A noter qu’au cours de l’hospitalisation, la prise effective
d’aspirine était vérifiée. Une agrégation plaquettaire induite par
l’acide arachidonique (AA-Ag) > 30 % permettait de définir les
patients résistant à l’aspirine.
Durant l’hospitalisation, 3 % des 136 patients étudiés (n = 4)

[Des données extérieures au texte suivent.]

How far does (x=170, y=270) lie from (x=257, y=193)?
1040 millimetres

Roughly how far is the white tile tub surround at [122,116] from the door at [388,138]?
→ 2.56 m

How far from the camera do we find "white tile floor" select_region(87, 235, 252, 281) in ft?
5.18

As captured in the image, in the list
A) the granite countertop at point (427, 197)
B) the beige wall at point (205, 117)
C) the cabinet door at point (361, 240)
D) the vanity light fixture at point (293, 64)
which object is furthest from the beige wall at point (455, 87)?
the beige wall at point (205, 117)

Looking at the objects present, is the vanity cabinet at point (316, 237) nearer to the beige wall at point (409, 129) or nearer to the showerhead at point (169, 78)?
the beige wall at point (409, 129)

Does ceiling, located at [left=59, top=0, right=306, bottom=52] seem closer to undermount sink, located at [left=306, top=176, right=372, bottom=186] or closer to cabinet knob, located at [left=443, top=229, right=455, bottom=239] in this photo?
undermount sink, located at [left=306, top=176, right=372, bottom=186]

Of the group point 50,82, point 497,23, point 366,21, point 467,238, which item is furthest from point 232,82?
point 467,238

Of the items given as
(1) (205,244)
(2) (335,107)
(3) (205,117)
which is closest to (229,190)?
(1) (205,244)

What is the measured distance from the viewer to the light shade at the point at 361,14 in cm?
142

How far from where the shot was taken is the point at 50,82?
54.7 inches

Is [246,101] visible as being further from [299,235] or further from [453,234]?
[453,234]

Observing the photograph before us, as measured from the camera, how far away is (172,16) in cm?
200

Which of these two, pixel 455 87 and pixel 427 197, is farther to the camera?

étaient résistants à l’aspirine, tandis qu’un mois après leur
sortie de l’hôpital, 14 % des patients (n = 19) étaient considérés
comme résistants à l’aspirine. Mais, lorsque la prise de l’aspirine
était vérifiée après la sortie de l’hôpital, un seul patient sur
les 19 non répondeurs était alors encore considéré comme résistant
à l’aspirine.
D’après les résultats de cette étude, la résistance à l’aspirine
serait rare chez les patients observants. En revanche, les
problèmes d’observance seraient fréquents, et plus de 10 % des
patients recevant de l’aspirine après pose d’un stent n’observent
pas leur prescription durant le premier mois de traitement. Or
l’arrêt du traitement antiagrégant représente un risque majeur de
thrombose du stent et constitue un marqueur de mauvais pronostic
après un événement coronarien aigu. Pour les auteurs, ces résultats
suggèrent qu’il est indispensable d’améliorer l’éducation des
patients pour optimiser le traitement des coronaropathies.
Dr Emmanuel Cuzin
Cuisset T et coll. : Aspirin non compliance is the major cause of « aspirin résistance » in patients undergoing coronary stenting. Vingtièmes journées européennes de la Société Française de Cardiologie (Paris) : 13-16 janvier 2010.